[VuFind-Tech] Proposed changes to VuFindIndexer.getFormat, Part 2

SourceForge Headquarters 225 Broadway Suite 1600 San Diego, CA 92101 +1 (858) 454-5900

Okay, here is my proposed changes.

  https://gist.github.com/1149060

It's quite lengthy, but here is why I think it addresses the flaws I mentioned in the previous email.

1. It is much more complete.

As you can see in the enumerations at the top of the file, there are many more format designations than in the current getFormat method.

This goes essentially two levels deep for material types and content types.  MARC, amazingly, has even more detailed formats, at least for some material types.  For example, you can divide books into 'encyclopedias', 'dictionaries', 'yearbooks', and so on.  And music is even more detailed.  But I had to stop somewhere, so I didn't parse these out.  It also picks up secondary content types (from the 006).

2. It distinguishes between content type and media/carrier type.

There is a getMediaTypes method that essentially parses the 007, plus a few other fields.  The getContentTypes method does the same for the leader/008/006 and a few data fields.   Each returns all available values.

If I've done my job well, then these two 'lower-level' functions should not need to be customized by libraries.  (If there is something missing or wrong here, it should be corrected in the distro.)

Instead, my thought here is that you could have 'higher-level' functions, or BeanShell scripts, that utilize, combine, or otherwise customize these values for the actual indexing.

The getPrimaryContentTypePlusOnline method is an example of this.  It takes just the first content type from the getContentTypes set, and then also checks if the item is online.  It then combines the content type 'Book' and the media type 'Online' into a single combined type called 'EBook'.

But this is just one of many different examples of how you might do this.  I think this allows for a great deal of flexibility without people having to localize or re-write a ton of code.

3. It makes a best guess attempt at determining if this is an online resource.

The SolrMarc indexer already includes a getFullTextUrls method that checks to see if the record has a full-text link.  It is a  'best guess' since many MARC records infamously contain links to table of contents and other information *about* the item without always consistently marking them as such.

But, all things considered, I think this is much preferable to the current indexer which makes no such effort, at least for format.

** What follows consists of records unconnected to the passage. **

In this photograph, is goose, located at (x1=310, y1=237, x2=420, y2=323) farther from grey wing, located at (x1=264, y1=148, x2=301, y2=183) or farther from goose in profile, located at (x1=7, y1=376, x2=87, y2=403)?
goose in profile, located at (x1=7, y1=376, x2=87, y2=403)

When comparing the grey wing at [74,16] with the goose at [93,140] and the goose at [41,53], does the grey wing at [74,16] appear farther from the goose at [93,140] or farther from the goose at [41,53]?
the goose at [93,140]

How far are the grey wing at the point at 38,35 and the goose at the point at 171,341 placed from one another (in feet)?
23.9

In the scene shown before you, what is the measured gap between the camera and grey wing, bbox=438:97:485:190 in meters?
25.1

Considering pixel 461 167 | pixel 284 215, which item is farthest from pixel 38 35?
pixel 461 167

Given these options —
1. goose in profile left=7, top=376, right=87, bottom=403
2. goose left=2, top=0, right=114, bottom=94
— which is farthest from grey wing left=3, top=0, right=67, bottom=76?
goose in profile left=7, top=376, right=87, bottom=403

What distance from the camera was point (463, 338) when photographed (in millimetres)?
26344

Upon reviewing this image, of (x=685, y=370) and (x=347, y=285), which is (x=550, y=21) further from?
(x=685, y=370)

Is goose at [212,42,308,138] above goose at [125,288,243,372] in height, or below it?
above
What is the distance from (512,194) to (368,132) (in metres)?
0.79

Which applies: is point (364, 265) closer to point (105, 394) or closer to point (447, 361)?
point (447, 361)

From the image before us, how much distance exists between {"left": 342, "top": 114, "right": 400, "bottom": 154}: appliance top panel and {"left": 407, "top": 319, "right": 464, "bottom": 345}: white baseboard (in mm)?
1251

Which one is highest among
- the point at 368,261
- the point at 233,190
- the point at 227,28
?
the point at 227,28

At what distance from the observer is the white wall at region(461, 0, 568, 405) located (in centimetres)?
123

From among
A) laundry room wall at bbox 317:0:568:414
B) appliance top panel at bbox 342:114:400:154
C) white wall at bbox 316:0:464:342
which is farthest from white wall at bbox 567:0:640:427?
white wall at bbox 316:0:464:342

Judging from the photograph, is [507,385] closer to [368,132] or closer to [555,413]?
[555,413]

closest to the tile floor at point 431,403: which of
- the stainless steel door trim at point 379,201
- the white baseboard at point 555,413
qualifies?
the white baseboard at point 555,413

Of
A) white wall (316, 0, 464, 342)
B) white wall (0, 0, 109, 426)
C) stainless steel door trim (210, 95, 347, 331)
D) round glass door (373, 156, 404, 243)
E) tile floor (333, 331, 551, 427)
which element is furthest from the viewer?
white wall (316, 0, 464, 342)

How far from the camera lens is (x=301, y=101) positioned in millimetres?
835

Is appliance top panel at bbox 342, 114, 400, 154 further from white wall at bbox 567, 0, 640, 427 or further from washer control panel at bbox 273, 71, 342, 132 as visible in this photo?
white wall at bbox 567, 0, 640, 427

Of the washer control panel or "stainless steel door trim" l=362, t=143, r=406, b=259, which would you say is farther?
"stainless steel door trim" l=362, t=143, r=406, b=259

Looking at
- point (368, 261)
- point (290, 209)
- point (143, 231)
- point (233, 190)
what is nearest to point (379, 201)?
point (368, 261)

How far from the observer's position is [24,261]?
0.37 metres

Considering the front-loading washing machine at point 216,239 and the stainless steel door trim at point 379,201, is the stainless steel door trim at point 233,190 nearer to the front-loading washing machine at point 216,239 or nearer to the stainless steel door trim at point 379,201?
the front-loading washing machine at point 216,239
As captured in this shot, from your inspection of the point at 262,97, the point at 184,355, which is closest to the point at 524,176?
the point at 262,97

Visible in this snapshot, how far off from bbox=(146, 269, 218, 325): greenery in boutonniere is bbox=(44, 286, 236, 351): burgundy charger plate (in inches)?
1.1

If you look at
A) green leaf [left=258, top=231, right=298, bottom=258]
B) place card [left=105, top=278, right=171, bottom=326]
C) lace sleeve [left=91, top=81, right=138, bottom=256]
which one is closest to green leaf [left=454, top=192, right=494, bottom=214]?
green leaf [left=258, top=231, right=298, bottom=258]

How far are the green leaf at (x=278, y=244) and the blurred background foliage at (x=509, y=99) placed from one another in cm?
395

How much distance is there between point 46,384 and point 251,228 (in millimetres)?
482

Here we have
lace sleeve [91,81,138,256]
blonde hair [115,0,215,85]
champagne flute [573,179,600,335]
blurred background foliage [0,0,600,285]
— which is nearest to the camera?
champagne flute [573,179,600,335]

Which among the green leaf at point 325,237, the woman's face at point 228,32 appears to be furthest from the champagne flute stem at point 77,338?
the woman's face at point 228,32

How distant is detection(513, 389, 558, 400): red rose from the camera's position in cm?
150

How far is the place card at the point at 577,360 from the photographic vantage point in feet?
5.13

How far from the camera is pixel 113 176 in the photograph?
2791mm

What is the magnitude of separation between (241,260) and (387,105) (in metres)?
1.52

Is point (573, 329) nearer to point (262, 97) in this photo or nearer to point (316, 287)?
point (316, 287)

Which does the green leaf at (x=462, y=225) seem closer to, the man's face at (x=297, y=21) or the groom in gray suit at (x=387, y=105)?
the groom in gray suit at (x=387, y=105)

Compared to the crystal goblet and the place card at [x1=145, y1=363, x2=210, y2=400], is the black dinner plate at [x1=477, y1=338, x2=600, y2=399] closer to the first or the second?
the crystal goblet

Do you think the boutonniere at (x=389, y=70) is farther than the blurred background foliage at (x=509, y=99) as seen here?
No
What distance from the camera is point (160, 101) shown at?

So there it is, at least as far as the basic issues are concerned.

There are, IMO, some other (minor) improvements over the current getFormat method.

One of the other complaints I have with the current getFormat function is that it could be much better commented.  I essentially took the MARC standards documentation at loc.gov and cut-and-paste the relevant portions into my file, and then wrote the code around that.  So hopefully it's well commented in a way that corresponds with the documentation online.

Also, following the BlackLight indexer, I used Enum's for the format values rather than just strings.  That way,  I didn't accidentally typo one of the formats.

Comments, criticisms, questions all welcome.

Except from Demian.  Go get some sleep first. ;-)

--Dave

==================
David Walker
Library Web Services Manager
California State University
http://xerxes.calstate.edu